Complementary work showed that plasmid-containing shRNA
against VEGF-A encapsulated in PLGA tested on BALB/c mice
reduced (~80%) VEGF-A protein expression compared with naked
plasmid (20%) and showed a 2-fold decrease in neovascularization
area after 4 weeks.36 In another study, micelles composed of copolymer and plasmid DNA expressing soluble VEGF receptor 1
(VEGFR-1) (sFit-1) were used for gene therapy.37 The expressed
sFit-1 acted as a sink of VEGF and prevented activation of angiogenesis cascade. Results of the study indicated stable micelle
(Fig. 2, micelle structure) nanovector injection leading to prolonged
sFit-1 expression and decreased vascularization of the cornea.
NANOTECHNOLOGY THERAPEUTIC
APPROACHES FOR POSTERIOR SEGMENT DISEASES
The posterior segment of the eye consists of the vitreous
humor, the retina, choroid, and optic nerve. Intraocular liquid
circulation, the corneal epithelium limiting molecular diffusion,
and the retinal-blood barrier are the primary reasons that the
mobility of drugs from the anterior to the posterior segments of
the eye is retarded.7,8 In fact, no easy route for administration to
the posterior regions of the eye has been developed; current efforts
focus on intravitreal injection, subretinal injection, transscleral
administration, subconjunctival injection, and topical instillation.

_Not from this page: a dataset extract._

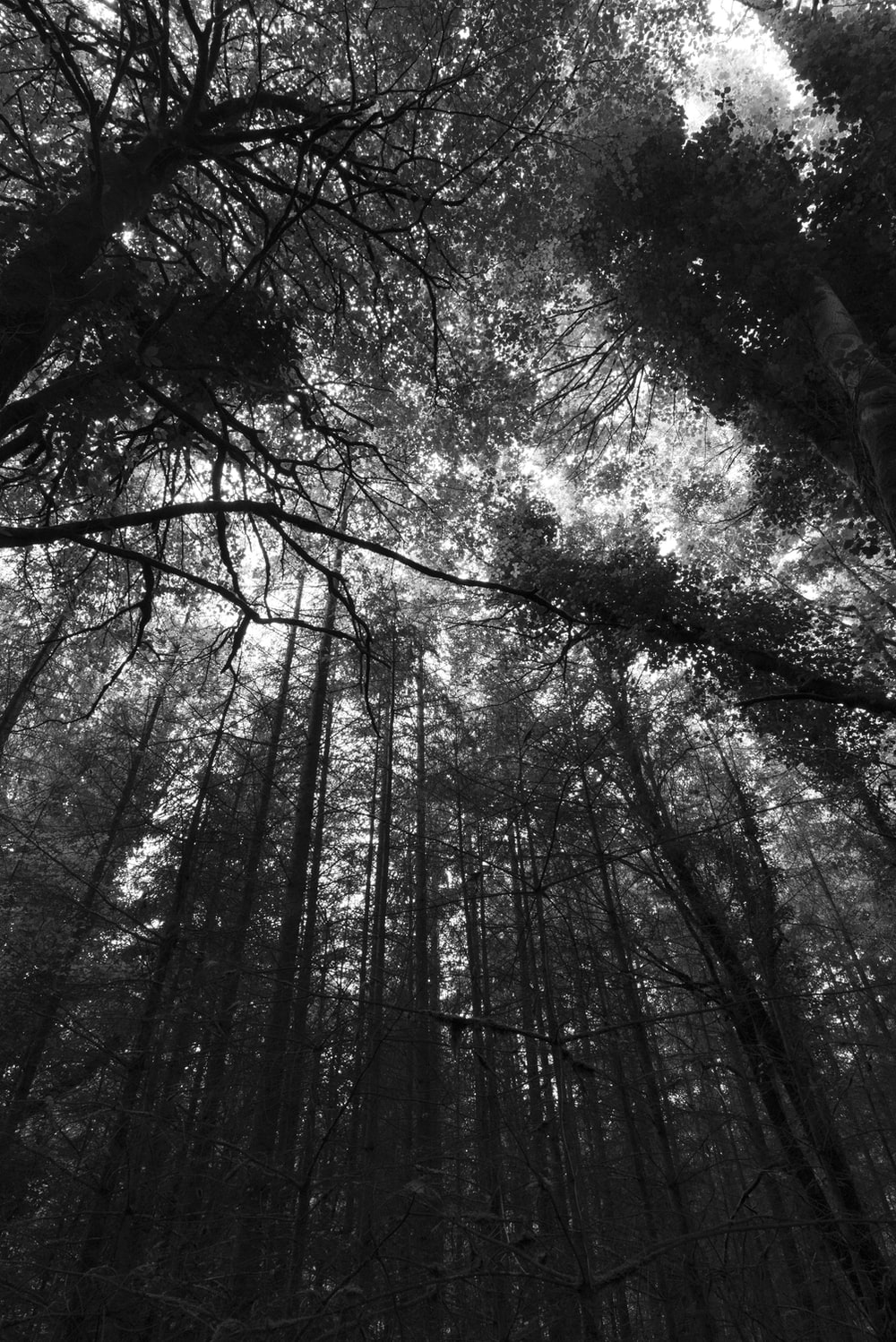 grayscale low angle photography of trees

However, risk of postadministrative complications may increase,
causing retinal toxicity, retinal detachment, or intraocular infections (including potentially devastating endophthalmitis). New
treatment strategies should focus on decreasing the frequency of
injections as a means of reducing the risk of postadministrative
complications; where nanotechnology could be helpful is to develop strategies for increased drug biodistribution, passing retinablood barrier, as well as controlled and targeted delivery.
Neovascularization-Related Diseases
Choroidal neovascularization (CNV) is characterized by
the growth of choroidal capillaries under the retinal pigment
epithelium. Choroidal neovascularization could lead to hemorrhage, scar formation, and retinal detachment due to exudation.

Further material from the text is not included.